Être autonome, c’est consentir à être interdépendant !

Antoine Bellier : Notre société individualiste promeut l’idée qu’il faut être indépendant : moins nous avons besoin des autres, mieux nous nous porterions… Mais il y en a qui prônent l’inverse !

Oui, Antoine, à commencer par bon nombre de personnes handicapées. Je pense à Yves qui a un handicap mental. Après de nombreuses années en foyer, il a voulu vivre en studio. « Je veux être autonome » répétait-il sans cesse. Il s’est battu pour cela, et ça a fini par payer. Il a pu emménager, tout joyeux, dans son studio. Mais après plusieurs mois,  il constatait tristement: « je suis autonome, mais je suis seul ». Avec son éducateur, Yves a appris alors à tisser des liens de confiance avec son voisinage. Il s’est inscrit dans un club de loisirs et de fraternité, il s’est fait des amis.
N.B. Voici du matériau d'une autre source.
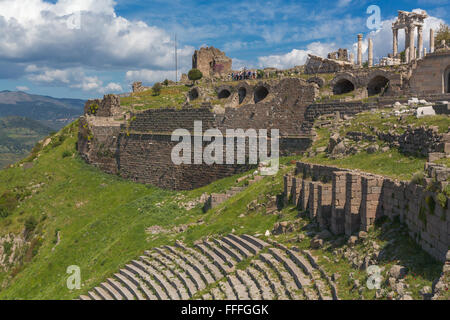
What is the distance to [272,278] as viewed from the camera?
12.0 m

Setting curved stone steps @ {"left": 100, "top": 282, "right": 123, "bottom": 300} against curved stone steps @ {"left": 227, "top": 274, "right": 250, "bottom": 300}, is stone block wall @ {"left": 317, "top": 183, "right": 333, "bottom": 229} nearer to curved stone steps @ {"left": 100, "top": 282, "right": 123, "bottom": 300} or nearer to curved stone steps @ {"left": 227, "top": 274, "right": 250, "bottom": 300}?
curved stone steps @ {"left": 227, "top": 274, "right": 250, "bottom": 300}

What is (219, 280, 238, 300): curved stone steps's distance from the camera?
484 inches

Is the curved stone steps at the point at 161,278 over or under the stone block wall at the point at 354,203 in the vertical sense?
under

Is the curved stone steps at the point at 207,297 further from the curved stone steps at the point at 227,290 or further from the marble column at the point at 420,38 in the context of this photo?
the marble column at the point at 420,38

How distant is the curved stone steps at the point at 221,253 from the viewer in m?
14.4

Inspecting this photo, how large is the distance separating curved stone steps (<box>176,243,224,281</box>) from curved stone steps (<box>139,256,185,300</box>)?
38.5 inches

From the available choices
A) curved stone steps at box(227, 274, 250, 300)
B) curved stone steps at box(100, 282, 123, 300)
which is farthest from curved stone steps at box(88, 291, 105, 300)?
curved stone steps at box(227, 274, 250, 300)

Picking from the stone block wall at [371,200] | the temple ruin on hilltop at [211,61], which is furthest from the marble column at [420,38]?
the temple ruin on hilltop at [211,61]

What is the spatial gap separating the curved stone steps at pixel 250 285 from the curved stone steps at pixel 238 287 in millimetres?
89

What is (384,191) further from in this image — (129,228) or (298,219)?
(129,228)

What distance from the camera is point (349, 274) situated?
10.3 metres

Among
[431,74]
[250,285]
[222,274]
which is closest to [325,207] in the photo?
[250,285]

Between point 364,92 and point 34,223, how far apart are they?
21.9m
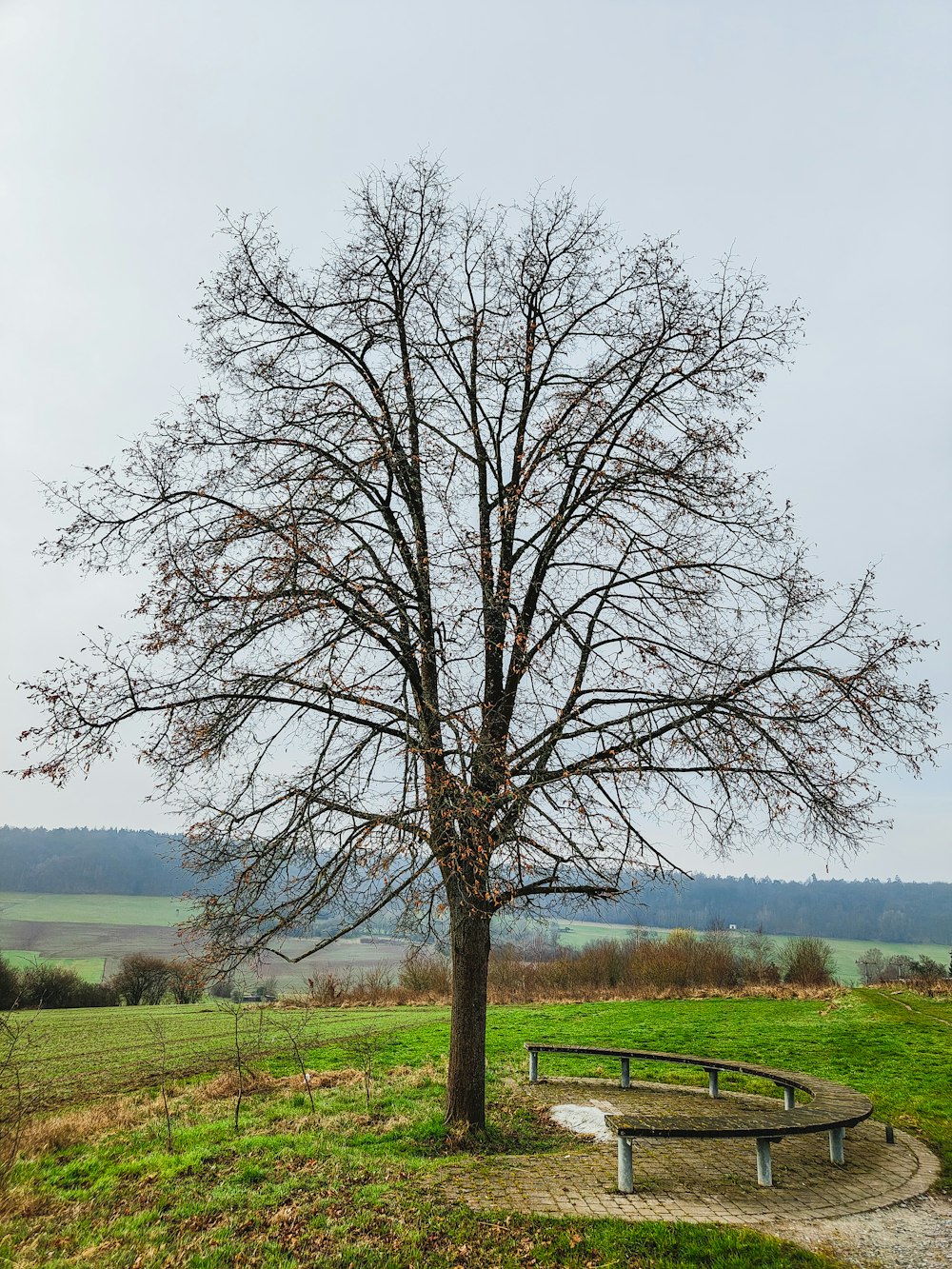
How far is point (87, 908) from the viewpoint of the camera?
201 ft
La joie lui est revenue.

Antoine Bellier : L’expérience d’Yves nous montre qu’être autonome, c’est différent d’être indépendant ?
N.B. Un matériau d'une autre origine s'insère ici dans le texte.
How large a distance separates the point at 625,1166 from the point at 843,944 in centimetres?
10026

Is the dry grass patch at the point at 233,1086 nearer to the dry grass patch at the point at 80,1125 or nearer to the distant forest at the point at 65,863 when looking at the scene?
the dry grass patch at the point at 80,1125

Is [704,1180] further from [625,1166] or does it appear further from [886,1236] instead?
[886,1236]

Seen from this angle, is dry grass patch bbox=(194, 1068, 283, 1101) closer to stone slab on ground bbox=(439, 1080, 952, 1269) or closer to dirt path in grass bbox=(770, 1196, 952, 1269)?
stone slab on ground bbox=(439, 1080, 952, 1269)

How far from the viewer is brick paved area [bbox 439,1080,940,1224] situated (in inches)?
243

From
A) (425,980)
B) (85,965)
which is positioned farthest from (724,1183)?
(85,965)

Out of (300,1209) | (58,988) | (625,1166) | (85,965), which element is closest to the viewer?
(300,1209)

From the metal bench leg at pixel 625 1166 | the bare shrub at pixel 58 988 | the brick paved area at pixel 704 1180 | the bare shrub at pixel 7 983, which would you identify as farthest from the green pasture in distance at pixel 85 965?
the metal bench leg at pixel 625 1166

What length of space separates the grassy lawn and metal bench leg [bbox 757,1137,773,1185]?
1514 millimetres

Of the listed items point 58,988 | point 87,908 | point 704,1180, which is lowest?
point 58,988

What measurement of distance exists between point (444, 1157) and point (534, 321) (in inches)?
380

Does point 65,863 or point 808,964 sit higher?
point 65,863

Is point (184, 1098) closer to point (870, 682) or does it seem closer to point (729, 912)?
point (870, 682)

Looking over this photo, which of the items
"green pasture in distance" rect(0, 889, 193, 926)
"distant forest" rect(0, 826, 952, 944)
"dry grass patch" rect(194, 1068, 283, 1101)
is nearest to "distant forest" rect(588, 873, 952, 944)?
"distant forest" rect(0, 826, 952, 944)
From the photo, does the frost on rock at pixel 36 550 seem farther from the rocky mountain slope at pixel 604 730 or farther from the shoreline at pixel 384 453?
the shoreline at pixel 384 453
Exactement, Antoine. Rébecca Shankland, chercheuse en psychologie du développement, révélait récemment, dans lavie.fr, que trop souvent, nous confondons autonomie et indépendance : « Nous sommes conditionnés à croire que chacun doit tout assumer tout seul –dit-elle- demander de l’aide est un signe de faiblesse ». Pour elle, cette illusion d’indépendance nous épuise. Elle peut parfois nous conduire jusqu’au burn-out. Elle le constate de plus en plus chez des parents, qui veulent se débrouiller seuls pour élever leurs enfants, cherchant leur épanouissement maximum. Et la chercheuse d’en appeler à renouer avec une culture de l’interdépendance. « L’autre, -dit-elle-quand il est une personne de confiance, contribue à notre bien-être par sa seule présence ». Elle parle de « contagion émotionnelle », dans une expérience de solidarité qui -je cite – « n’est plus seulement une aide envers celui qui ne va pas bien, mais une mise en réseau de toutes nos compétences et nos qualités »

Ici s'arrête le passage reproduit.